### Supplied text
‘Disgusted’: Over 1000 IIT Alumni Write to Kharagpur Director on Professor’s Casteist Abuse

New Delhi: More than 1,000 former students of the Indian Institutes of Technology have written an open letter to the IIT Kharagpur director registering their disgust and shock over a professor’s behaviour with students at a preparatory English class meant for SC, ST and OBC students and students with physical disabilities.

The alumni have asked for the professor’s resignation, for the institute to make significant changes and provide compensation to the students on the receiving end of her diatribe.

Amongt prominent alumni who have endorsed the demands are Manindra Agrawal (chair professor at IIT Kanpur), Shailesh Gandhi, Venu Madhav Govindu (IISc Bengaluru) and Mohan J. Dutta (Massey University).

As reported earlier on LiveWire, video grabs of Seema Singh, an associate professor at IIT, Kharagpur, calling a student “bloody bastard” for allegedly not standing up for the national anthem and another of her castigating a student for mentioning absence over a death in the family have been doing the rounds on social media.

In the first clip, Dr Singh is also heard asking a student to leave class and mentions that she can cut his marks. The clips were shared on Facebook and later, Twitter and Instagram.

These lessons are predominantly attended by students of the Scheduled Castes, Scheduled Tribes and Other Backward Classes, as well as students with physical disabilities. IITs across the country conduct this year-long English course to equip SC, ST, OBC and PwD students to pursue their engineering courses.

The Ambedkar Periyar Phule Study Circle (APPSC), a student body in IIT Bombay, and several other Bahujan activists have come out strongly in protest against the professor’s behaviour. The APPSC also told LiveWire that these classes were further proof of the casteist assumption that reserved category students would specifically need preparatory classes to study at an IIT.

The alumni, in their letter echo the APPSC’s concern and write, “IITs are already notoriously hostile to Dalit, Adivasi and backward caste students.”

They say that from her conduct, it is apparent that Dr Singh believes that her “casteism and abuse will go uncensured.”

Stored items

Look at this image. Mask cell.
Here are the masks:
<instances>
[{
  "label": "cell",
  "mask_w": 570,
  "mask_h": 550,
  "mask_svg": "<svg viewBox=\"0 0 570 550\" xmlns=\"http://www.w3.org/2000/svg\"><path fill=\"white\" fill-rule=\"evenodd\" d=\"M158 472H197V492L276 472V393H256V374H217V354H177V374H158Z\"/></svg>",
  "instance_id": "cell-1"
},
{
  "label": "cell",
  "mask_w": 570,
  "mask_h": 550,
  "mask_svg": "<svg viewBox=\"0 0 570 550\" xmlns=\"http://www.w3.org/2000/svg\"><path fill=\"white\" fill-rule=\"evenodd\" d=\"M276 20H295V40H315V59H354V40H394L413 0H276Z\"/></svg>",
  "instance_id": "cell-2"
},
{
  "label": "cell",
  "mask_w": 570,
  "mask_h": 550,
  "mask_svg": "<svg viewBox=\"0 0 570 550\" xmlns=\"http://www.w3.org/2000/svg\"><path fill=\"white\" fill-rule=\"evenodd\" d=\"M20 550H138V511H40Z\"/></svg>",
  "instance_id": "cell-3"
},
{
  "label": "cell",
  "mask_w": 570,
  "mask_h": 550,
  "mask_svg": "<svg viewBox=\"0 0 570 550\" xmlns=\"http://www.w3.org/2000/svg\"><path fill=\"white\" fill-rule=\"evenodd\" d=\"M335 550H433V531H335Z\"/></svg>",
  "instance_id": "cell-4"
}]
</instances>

### What this exercise asks
a: Name every prominent alumnus that the article on the IIT alumni letter lists as endorsing the demands.
b: Carry on the article about the IIT alumni letter after its final sentence.

### Results for the exercise
a: Manindra Agrawal, Shailesh Gandhi, Venu Madhav Govindu and Mohan J. Dutta.

b:
In their letter, the alumni have put forward demands including that she be booked under sections of the Scheduled Castes and Scheduled Tribes (Prevention of Atrocities) Act, 1989.

Their full demands have been quoted below:

“1. IIT KGP and Professor Singh issue an unconditional apology to the students.
2. The institute terminate Professor Singh.
3. The institute take strong punitive action against Professor Singh – her behaviour attracts provisions of the Scheduled Castes and Scheduled Tribes (Prevention of Atrocities) Act, 1989.
4. The institute arrange for all necessary support to concerned students to cope with the unwarranted humiliation.
5. The institute set up a SC, ST, and OBC Cell (along the lines of those in other universities and UGC letter no. F.1–26/76 (CP/SCT) dated June 27, 1979) to act as an anti-caste discrimination cell, take strict action against casual and structural casteism and work towards sensitising the campus about structural discrimination.
6. The institute take all steps necessary to ensure that students are treated with dignity and respect, and that casteism is eradicated from the campus.”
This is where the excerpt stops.